> [AVAILABLE DATA]
□ □ □ □ □

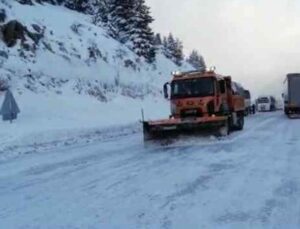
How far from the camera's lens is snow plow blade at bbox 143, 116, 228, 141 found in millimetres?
22391

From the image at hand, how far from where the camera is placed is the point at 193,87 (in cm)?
2512

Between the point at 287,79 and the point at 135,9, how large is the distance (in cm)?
2920

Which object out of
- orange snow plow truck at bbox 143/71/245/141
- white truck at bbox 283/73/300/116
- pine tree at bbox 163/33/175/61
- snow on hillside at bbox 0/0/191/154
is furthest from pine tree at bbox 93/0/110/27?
orange snow plow truck at bbox 143/71/245/141

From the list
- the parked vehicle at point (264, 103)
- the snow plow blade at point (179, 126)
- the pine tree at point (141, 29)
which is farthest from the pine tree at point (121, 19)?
the snow plow blade at point (179, 126)

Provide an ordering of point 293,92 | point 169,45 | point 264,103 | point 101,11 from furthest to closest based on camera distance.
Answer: point 169,45
point 101,11
point 264,103
point 293,92

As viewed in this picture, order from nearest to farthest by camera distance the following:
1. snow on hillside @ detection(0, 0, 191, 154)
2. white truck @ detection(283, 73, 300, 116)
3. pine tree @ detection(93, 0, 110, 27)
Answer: snow on hillside @ detection(0, 0, 191, 154) → white truck @ detection(283, 73, 300, 116) → pine tree @ detection(93, 0, 110, 27)

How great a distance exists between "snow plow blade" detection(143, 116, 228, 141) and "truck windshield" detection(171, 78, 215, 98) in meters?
2.31

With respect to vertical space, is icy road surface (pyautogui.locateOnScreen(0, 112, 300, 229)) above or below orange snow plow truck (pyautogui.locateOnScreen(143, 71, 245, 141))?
below

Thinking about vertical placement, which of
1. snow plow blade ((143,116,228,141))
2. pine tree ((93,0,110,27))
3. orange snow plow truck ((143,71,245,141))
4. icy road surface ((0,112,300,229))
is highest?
pine tree ((93,0,110,27))

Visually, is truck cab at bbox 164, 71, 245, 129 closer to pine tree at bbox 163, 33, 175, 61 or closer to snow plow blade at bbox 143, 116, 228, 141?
snow plow blade at bbox 143, 116, 228, 141

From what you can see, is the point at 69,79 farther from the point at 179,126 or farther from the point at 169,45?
the point at 169,45

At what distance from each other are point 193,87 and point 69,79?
2276 centimetres

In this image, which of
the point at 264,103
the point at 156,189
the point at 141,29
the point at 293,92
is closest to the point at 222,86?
the point at 156,189

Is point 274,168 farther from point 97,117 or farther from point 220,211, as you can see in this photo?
point 97,117
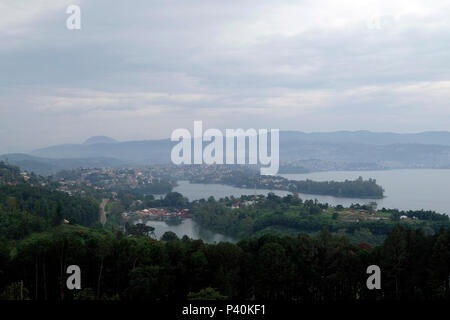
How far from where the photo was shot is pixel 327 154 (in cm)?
6412

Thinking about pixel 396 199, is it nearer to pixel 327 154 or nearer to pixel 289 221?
pixel 289 221

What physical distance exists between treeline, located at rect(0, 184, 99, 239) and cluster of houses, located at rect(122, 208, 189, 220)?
3.96 metres

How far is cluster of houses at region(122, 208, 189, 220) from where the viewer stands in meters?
23.8

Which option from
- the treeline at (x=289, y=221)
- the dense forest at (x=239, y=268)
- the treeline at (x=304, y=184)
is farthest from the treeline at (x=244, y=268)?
the treeline at (x=304, y=184)

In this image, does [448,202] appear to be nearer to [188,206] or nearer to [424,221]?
[424,221]

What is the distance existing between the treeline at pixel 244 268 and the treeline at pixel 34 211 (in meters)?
5.52

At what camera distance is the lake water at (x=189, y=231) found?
18.4m

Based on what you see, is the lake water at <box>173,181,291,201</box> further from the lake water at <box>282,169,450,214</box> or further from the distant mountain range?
the distant mountain range

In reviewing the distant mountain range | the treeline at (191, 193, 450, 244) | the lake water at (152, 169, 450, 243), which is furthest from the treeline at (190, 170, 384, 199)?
the treeline at (191, 193, 450, 244)

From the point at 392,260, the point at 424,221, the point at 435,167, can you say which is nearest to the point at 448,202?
the point at 424,221

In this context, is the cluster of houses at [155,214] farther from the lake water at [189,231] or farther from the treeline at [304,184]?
the treeline at [304,184]

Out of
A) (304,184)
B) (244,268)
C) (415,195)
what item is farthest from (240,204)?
(244,268)

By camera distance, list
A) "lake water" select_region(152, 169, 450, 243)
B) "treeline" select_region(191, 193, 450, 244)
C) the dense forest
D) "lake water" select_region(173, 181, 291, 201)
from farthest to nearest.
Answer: "lake water" select_region(173, 181, 291, 201)
"lake water" select_region(152, 169, 450, 243)
"treeline" select_region(191, 193, 450, 244)
the dense forest
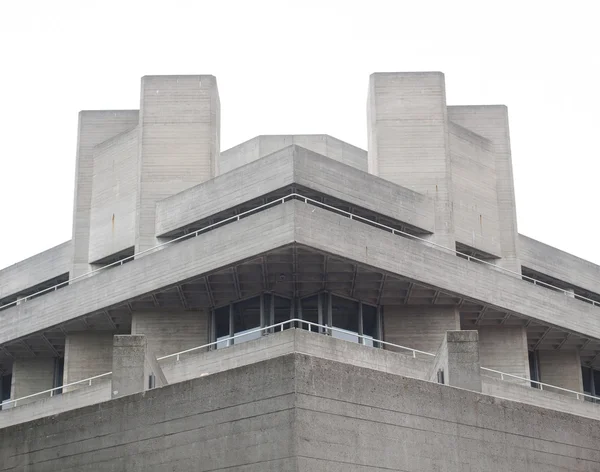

□ □ □ □ □

> [DESCRIPTION OF THE TASK] Quote the listing from the line containing "Which option from" through the end of the listing, both included, and leave out the pictures.

> [COMPLETED TASK]
Which option from
- the treeline at (x=289, y=221)
- the dense forest at (x=239, y=268)
- the treeline at (x=304, y=184)
is farthest from the treeline at (x=244, y=268)?
the treeline at (x=304, y=184)

In this image, does [448,202] appear to be nearer to [188,206] or nearer to [424,221]?
[424,221]

What is the distance existing between the treeline at pixel 244 268 and the treeline at pixel 34 211 (in meters)?
5.52

At what camera distance is the lake water at (x=189, y=231) found?
18.4m

Based on what you see, is the lake water at <box>173,181,291,201</box> further from the lake water at <box>282,169,450,214</box> or further from the distant mountain range?
the distant mountain range

In reviewing the distant mountain range | the treeline at (191, 193, 450, 244) | the lake water at (152, 169, 450, 243), which is furthest from the treeline at (190, 170, 384, 199)?
the treeline at (191, 193, 450, 244)

From the point at 392,260, the point at 424,221, the point at 435,167, can you say which is nearest to the point at 448,202?
the point at 424,221

In this context, is the cluster of houses at [155,214] farther from the lake water at [189,231] or farther from the treeline at [304,184]?
the treeline at [304,184]

Out of
A) (304,184)
B) (244,268)
C) (415,195)
what item is farthest from (240,204)?
(244,268)

By camera distance, list
A) "lake water" select_region(152, 169, 450, 243)
B) "treeline" select_region(191, 193, 450, 244)
C) the dense forest
D) "lake water" select_region(173, 181, 291, 201)
from farthest to nearest.
Answer: "lake water" select_region(173, 181, 291, 201)
"lake water" select_region(152, 169, 450, 243)
"treeline" select_region(191, 193, 450, 244)
the dense forest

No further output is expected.